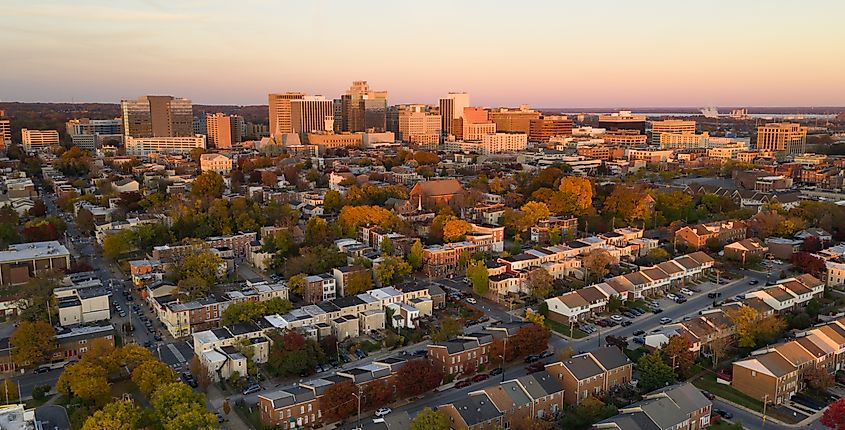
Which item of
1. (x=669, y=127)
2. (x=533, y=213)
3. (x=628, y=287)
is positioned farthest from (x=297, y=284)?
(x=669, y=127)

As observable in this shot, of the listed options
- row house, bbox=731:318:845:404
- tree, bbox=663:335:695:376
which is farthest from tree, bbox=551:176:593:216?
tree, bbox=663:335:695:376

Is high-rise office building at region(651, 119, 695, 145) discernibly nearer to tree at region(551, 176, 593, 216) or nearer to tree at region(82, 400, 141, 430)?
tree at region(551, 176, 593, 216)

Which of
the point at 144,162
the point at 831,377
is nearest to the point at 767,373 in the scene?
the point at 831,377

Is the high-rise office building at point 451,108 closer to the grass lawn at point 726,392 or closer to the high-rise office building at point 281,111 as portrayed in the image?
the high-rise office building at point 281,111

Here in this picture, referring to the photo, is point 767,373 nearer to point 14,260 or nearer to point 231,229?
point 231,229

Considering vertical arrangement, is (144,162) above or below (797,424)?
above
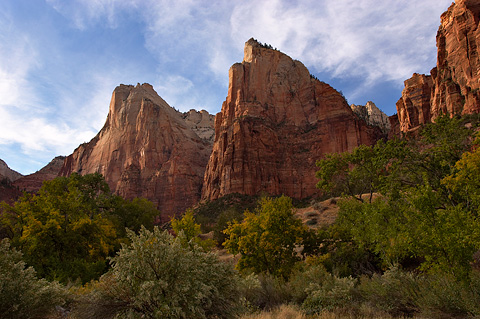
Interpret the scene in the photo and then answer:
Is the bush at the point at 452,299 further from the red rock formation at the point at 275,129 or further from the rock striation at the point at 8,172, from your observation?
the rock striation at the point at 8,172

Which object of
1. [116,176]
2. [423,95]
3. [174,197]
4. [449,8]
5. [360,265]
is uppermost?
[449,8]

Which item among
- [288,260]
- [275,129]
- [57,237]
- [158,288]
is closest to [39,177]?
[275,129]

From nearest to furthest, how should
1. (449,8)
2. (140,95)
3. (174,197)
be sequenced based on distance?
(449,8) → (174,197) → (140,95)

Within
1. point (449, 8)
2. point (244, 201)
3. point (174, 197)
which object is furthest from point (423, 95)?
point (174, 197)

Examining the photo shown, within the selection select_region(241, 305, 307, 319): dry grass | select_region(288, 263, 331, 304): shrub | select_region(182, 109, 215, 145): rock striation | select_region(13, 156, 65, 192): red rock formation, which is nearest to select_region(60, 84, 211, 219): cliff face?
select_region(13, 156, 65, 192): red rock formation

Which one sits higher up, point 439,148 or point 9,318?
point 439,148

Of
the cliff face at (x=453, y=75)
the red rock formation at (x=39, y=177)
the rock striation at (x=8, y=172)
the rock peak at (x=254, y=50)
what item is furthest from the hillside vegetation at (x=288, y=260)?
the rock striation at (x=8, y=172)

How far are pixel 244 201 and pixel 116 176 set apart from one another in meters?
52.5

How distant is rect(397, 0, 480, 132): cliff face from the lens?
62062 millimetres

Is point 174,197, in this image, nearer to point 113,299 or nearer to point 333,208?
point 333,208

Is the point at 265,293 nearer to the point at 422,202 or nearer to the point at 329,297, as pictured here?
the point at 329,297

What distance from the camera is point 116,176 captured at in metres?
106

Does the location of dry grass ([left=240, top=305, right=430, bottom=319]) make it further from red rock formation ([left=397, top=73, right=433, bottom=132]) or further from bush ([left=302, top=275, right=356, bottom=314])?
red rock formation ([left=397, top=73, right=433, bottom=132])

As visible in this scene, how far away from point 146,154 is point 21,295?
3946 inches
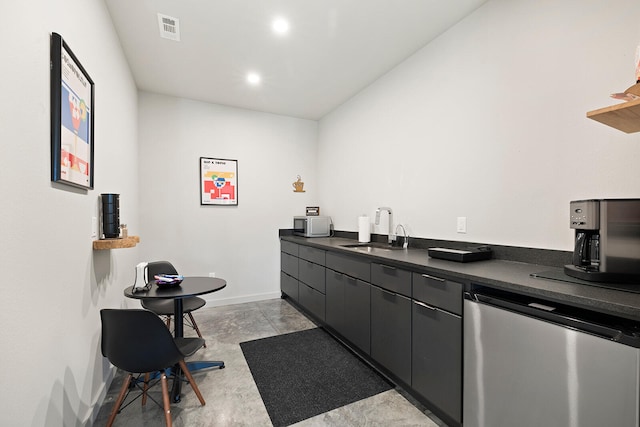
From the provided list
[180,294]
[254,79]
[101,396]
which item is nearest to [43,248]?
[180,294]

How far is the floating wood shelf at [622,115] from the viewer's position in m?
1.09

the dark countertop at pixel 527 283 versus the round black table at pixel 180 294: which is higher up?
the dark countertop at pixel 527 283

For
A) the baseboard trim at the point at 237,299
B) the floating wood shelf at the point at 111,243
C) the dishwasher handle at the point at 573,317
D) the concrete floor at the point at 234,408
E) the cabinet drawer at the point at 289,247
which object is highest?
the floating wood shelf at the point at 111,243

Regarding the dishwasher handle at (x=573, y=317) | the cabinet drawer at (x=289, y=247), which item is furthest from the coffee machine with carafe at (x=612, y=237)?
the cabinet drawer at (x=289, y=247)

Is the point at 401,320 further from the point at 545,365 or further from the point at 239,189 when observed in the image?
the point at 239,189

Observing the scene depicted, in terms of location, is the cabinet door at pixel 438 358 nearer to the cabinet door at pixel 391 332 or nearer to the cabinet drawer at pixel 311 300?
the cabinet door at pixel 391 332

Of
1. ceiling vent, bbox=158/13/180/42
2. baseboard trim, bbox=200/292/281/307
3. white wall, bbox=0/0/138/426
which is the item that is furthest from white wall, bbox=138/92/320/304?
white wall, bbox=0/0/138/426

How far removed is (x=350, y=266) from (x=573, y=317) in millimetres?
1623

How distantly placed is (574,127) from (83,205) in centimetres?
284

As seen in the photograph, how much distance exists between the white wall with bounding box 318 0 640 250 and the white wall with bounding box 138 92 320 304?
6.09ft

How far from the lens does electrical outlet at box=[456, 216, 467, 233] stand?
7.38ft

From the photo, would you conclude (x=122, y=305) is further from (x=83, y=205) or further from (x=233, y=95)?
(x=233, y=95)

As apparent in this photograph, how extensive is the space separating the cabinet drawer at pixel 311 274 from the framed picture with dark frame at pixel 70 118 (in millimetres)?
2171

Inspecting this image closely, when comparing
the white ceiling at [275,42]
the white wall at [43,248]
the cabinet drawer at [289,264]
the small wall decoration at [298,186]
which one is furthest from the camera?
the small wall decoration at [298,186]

----

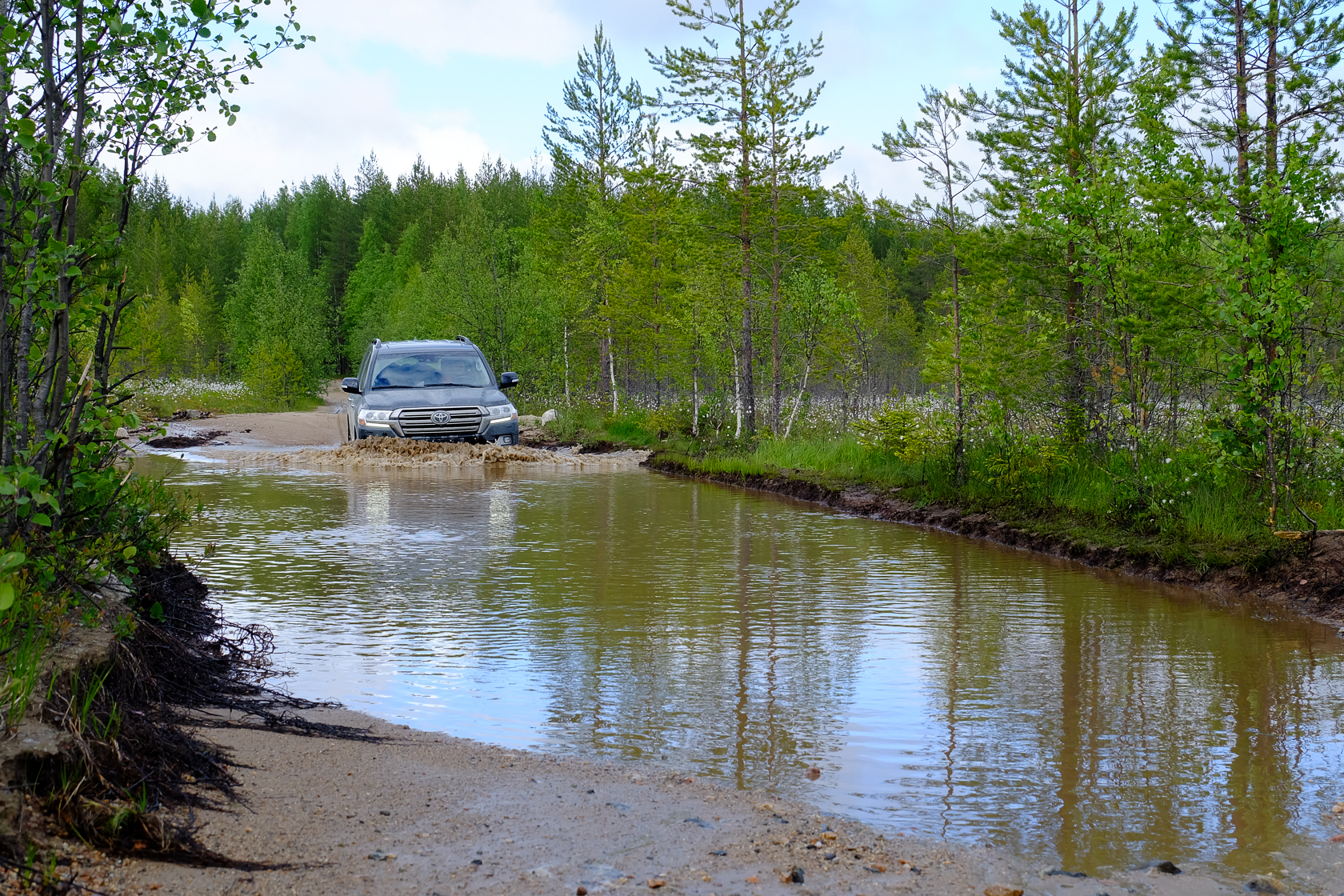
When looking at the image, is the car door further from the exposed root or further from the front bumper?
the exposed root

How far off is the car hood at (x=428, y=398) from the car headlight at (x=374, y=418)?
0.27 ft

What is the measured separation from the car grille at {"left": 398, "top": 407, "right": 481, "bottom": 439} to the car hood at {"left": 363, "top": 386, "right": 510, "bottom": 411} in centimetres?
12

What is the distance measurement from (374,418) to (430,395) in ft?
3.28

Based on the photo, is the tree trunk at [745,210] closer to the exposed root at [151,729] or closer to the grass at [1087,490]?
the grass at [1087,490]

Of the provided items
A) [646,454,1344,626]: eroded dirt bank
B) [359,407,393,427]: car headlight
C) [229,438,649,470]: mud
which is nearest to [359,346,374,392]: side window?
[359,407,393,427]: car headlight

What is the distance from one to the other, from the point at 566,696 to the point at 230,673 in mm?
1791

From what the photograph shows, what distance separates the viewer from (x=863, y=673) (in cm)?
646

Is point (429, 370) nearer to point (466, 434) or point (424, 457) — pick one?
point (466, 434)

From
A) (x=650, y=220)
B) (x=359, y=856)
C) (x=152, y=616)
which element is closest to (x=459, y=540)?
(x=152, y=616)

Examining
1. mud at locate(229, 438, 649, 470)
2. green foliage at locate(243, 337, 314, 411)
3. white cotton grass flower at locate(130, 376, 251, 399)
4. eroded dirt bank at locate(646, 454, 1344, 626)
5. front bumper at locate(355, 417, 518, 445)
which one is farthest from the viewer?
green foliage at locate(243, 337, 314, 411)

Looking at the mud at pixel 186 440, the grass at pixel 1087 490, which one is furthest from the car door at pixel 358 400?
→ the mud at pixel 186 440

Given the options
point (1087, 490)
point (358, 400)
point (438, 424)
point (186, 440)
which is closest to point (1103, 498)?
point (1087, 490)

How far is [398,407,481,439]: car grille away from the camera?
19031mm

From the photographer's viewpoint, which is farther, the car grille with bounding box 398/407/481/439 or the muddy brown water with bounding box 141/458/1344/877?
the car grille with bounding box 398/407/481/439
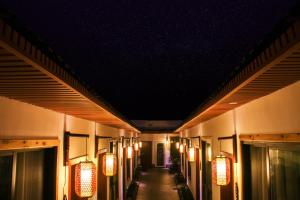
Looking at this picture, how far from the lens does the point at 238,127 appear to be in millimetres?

----

Directions:
Reproduce the lines above word for word, starting with the line that contains "From the photographer's" and continuing through the line that contains "Looking at this". Leave out the picture.

Result:
From the photographer's viewpoint, which is farther, the car grille with bounding box 398/407/481/439 or the muddy brown water with bounding box 141/458/1344/877?
the car grille with bounding box 398/407/481/439
Looking at this picture, how far from the lens does the point at 238,127 appear to be in millimetres?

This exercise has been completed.